There are questions that football clubs in crisis do not want to ask out loud, and right now Tottenham Hotspur are facing one of the most uncomfortable of them: is Roberto De Zerbi actually the right man for this job?
Appointing him felt bold when it happened. His work at Brighton was genuinely impressive — tactically inventive, progressive, the sort of thing that gets analysts excited and draws comparisons to the best managers in Europe. He was supposed to come to Spurs and transform the place, inject some belief, and arrest what had become a frightening downward slide. The problem is that none of that has quite happened.
Tottenham are staring down relegation. That sentence would have seemed absurd eighteen months ago. This is a club that finished in the top four not so long ago, a club with a world-class stadium and a wage bill that should sustain mid-table comfort at minimum. But the Premier League is brutal, and squads that lose direction, coherence and confidence can fall apart faster than anyone anticipates.

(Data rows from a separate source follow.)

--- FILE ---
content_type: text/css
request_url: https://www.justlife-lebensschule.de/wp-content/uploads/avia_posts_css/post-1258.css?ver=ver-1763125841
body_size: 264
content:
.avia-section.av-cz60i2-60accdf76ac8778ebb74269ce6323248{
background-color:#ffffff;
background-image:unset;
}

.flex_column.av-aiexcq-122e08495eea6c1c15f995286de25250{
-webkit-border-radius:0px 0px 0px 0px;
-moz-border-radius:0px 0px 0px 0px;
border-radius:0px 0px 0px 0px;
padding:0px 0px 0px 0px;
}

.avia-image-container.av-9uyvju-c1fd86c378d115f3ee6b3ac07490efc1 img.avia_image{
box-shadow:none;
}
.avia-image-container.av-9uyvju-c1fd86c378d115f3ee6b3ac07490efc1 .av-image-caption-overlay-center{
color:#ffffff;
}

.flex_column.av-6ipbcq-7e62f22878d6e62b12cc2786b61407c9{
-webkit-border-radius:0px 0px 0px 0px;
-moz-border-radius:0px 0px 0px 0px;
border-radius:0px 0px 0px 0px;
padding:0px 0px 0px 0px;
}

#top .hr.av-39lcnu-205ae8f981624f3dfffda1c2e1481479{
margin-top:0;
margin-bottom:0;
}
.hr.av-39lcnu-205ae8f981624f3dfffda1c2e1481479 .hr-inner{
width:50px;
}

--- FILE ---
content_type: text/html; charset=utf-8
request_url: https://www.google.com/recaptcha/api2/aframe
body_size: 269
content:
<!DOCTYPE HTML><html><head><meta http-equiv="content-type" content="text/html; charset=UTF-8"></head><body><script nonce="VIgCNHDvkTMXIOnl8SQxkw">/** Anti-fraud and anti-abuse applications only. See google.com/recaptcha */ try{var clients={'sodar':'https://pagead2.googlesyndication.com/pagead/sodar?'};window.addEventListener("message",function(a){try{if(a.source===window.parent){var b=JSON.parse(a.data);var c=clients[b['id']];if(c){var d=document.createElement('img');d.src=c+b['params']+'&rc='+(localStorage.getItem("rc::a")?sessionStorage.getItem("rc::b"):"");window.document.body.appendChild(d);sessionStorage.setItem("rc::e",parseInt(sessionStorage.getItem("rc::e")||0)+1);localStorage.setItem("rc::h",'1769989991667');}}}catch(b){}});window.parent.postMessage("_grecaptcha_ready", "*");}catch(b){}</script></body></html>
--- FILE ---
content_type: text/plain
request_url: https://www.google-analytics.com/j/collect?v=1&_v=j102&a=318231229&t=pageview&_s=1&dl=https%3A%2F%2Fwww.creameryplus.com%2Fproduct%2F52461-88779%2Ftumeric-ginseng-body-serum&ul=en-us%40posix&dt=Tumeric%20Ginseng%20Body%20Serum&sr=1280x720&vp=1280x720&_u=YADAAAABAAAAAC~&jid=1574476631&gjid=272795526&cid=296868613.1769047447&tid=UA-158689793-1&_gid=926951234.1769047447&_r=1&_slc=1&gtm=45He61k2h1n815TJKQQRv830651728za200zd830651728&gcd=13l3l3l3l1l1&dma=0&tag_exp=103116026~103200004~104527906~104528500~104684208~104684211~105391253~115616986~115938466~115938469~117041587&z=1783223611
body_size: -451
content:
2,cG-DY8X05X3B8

The issues with De Zerbi at Spurs are not simple. His system requires buy-in, technical quality, and time — three things that are in short supply at a club fighting at the wrong end of the table. Players who thrived under a different setup have struggled to adapt. The pressing intensity he demands drains legs that were already carrying heavy fixtures. And the results have not been there to protect him from the growing volume of criticism.
What makes this particularly painful is that De Zerbi is a good manager. Nobody who watched what he built at Brighton would seriously question his ability. The question is whether his style is compatible with a squad in survival mode, and whether the board made a serious enough assessment of that before making the appointment.
Tottenham have time to survive, mathematically. But the runway is shortening, and the pressure on De Zerbi to find answers is now at its most intense. If he cannot, the questions about whether he was ever the right answer will not go away quietly.